A look of utter devastation marred her perfect features when she turned to him, her eyes bright with tears, her nose red from weeping. Sam couldn’t understand what had upset her so, any more than he was able to comprehend what had happened to Charlotte and the chestnut tree.

“It was me,” she said as if reading his thoughts. “I never asked for it, and I’ve never harmed anyone with it…but somehow—” A muted sob racked her body, and she hugged herself and turned away.

“What are you saying, Lilly?”

“This talent, or power—it’s something inside me,” she cried. “The ability to make things happen.
I kept Charlotte from dying.
It’s my fault the chestnut tree came into bloom again, although I didn’t intend that.”

Sam’s gaze remained locked on her, though his eyes wavered and went out of focus. It was not like
Lilly to be irrational, but this was illogical. She could not have saved Charlotte.

Nothing could have saved Charlotte.

But the girl was back in the woods, as healthy as if she’d never been attacked by the swarm of bees. And the long-dead chestnut tree had new blossoms on it.

Sam shoved his fingers through his hair. “Lilly,” he said as calmly as he could manage. He’d been right about Ravenwell. The entire district was haunted, just as he’d thought on his first day at the inn, when he’d heard a tree fall for no apparent reason. But sorcery?

He’d finally accepted that the ghosts at Ravenwell were real. Now he had to confront witches?

“Come out and talk to me.”

With downcast eyes she slogged to the shore, her demeanor betraying absolute misery.

“I want to understand.”

“You’ll never understand it,” she said quietly. “Even I don’t know what to make of this talent of mine.”

“Tell me, Lilly.”

She looked up at him then, her eyes so full of anguish that he wanted to pull her close and pretend that nothing had happened.

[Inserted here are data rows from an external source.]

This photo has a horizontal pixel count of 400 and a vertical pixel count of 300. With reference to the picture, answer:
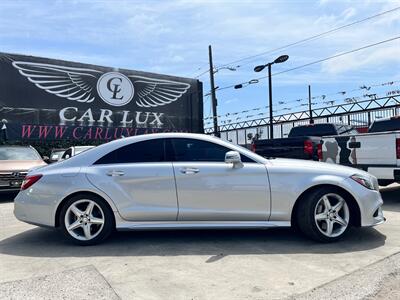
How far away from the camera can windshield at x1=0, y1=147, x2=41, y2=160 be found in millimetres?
10738

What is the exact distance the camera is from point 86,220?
16.1 feet

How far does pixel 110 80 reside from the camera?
66.8 feet

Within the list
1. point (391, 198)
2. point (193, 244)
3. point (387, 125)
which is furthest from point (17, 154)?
point (387, 125)

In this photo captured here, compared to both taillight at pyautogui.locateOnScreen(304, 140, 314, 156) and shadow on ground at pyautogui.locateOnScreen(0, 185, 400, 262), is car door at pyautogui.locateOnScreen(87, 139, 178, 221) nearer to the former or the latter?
shadow on ground at pyautogui.locateOnScreen(0, 185, 400, 262)

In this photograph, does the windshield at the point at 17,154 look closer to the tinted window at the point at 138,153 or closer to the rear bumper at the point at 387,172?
the tinted window at the point at 138,153

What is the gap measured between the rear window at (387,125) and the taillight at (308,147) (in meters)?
2.71

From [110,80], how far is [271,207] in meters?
17.0

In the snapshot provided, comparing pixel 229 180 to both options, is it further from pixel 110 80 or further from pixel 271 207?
pixel 110 80

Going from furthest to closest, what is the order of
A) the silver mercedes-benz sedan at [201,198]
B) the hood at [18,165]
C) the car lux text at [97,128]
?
the car lux text at [97,128]
the hood at [18,165]
the silver mercedes-benz sedan at [201,198]

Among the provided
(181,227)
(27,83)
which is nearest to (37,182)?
(181,227)

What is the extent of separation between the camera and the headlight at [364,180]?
4988 mm

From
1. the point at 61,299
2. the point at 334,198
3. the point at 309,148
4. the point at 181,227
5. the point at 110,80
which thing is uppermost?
the point at 110,80

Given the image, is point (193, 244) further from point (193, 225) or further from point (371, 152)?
point (371, 152)

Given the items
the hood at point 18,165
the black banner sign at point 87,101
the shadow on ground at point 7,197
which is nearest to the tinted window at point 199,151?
the hood at point 18,165
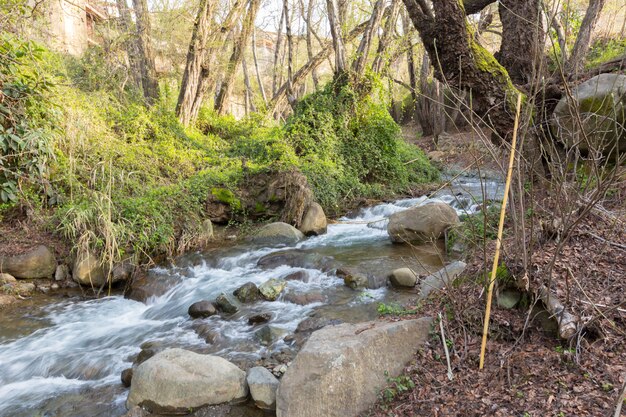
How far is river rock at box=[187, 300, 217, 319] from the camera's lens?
17.1 ft

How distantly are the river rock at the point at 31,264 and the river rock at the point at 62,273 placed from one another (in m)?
0.07

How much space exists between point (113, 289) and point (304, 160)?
5.17 metres

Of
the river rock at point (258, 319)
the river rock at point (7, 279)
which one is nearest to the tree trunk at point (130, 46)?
the river rock at point (7, 279)

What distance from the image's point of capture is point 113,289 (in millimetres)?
6254

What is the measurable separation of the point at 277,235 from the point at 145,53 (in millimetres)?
7674

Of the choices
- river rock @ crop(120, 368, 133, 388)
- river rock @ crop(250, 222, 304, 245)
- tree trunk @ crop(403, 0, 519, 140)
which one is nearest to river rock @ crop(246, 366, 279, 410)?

But he could not. If what he had just seen was true, then Sam’s entire world of theories and his beloved scientific process was invalid.

“As long as I can remember, I’ve been able to make things happen—with just a thought,” she said in a low, quiet voice. “I used to think everyone could do it… But when Maude brought me to Ravenwell and realized that it was me making the garden
grow, stopping the rain when I wanted to play outside, laying out a meal when none had been prepared, she made me stop. Said it was unnatural.”

“You
make
things happen.” His voice was nothing but a raw croak.

Lilly nodded. “But there’s a drawback. Every time I intervene—use my talent—something strange happens. Something unpredictable and unplanned.”

“What are you saying?”

“A broken window in the attic…a sudden gust of wind…”

Sam thought of some of the other strange things that had occurred since his arrival. The odd weather, the old widow’s amazing vegetable garden, the phantom lovemaking on Penny Top…

He took a step back.

It wasn’t possible. None of this was true.

“The ghosts?” Lilly remarked in an offhand way, although her lower lip quivered and she spoke in an unsteady voice. “They’re not real. But they’re not fraudulent in any conventional way.”

Sam’s head started to throb. “It’s you? You make the ghosts appear…with just a thought?”

“I did it on a whim one night. Everyone was enthralled and I knew—”

“You made it all up so that Ravenwell would attract paying guests.”

“We never have empty rooms anymore,” she said in a small voice.

“The night they showed up in the dining room,” he said, not ready to question her about Penny Top. “What was that?”